E’ il giorno 10 novembre del
1996 ed io, Aurora Paretti, sono sdraiata sul mio comodo letto in camera mia.
Sono le 6.00 di mattina e sono già sveglia per colpa del mio fratellino. Ha sei
mesi, e di notte piange sempre, ogni notte, alle 3, sempre alle 3.
Sono sempre le 6.00 e il
tempo sembra non passare. Guardo l’orologio e vedo che le lancette non
avanzano. “Saranno le batterie” penso tra me e me. Allora scendo dal letto,
salgo sulla scala, metto a posto l’orologio e quando sto per scendere mi
squilla il telefono.
Scendo velocemente le scale,
prendo il cellulare: “Anna”.
<<Perché Anna mi chiama
a quest’ora?>>
Rispondo:
<<Auroraaaaaa>>
<<Calma, dimmi, che
succede?>>
Perché non sei davanti a
scuola?>>
…<Ma sono le 6 del
mattino…>>
<<No cara, sono le
8.00>>
Attacco veloce la chiamata,
mi vesto e inizio a correre verso la fermata.

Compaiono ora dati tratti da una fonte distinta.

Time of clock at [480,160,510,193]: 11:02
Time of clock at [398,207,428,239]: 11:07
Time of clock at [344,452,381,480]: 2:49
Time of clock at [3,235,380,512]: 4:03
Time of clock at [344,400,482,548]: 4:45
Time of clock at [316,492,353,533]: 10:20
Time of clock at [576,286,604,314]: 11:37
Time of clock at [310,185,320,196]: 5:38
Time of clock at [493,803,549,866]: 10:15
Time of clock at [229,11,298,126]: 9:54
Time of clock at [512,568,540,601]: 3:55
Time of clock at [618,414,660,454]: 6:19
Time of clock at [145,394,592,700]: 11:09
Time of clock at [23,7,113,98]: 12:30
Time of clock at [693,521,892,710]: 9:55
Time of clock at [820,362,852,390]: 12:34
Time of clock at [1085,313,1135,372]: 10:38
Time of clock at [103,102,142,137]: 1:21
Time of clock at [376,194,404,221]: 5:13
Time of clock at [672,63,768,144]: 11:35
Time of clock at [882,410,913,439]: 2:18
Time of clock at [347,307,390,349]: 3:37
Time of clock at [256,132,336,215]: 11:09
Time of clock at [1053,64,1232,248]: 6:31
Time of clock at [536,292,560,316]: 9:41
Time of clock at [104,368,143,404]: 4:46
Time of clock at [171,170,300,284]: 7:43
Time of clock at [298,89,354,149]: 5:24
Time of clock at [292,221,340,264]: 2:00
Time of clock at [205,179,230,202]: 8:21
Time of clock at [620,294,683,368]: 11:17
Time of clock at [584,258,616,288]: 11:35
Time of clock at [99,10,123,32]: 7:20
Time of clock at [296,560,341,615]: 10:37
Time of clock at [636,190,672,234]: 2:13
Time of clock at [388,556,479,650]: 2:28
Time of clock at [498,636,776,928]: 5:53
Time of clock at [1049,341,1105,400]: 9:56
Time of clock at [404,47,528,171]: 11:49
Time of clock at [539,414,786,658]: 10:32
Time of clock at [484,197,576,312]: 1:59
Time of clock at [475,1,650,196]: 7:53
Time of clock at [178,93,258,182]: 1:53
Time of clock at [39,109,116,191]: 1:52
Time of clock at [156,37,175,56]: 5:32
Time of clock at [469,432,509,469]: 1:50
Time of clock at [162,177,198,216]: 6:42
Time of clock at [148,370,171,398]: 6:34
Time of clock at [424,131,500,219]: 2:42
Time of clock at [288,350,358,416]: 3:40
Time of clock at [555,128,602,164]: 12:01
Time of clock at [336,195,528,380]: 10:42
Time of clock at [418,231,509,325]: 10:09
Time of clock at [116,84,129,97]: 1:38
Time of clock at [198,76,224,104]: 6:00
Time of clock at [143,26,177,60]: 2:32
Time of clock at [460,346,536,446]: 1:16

Appena arrivo mi fermo per
riprendere fiato, guardo l’ora: le 8.10; “Sono arrivata in tempo!” Penso.
Arriva il bus, salgo e mi
vado a sedere. Dopo un po’ mi accorgo di essere vicino ad un ragazzo; mi giro e
noto che, essendo nuovo, è bellissimo.
<<Ciao>> Gli
dico, ma lui non risponde, allora decido di dargli una pacca sulla spalla.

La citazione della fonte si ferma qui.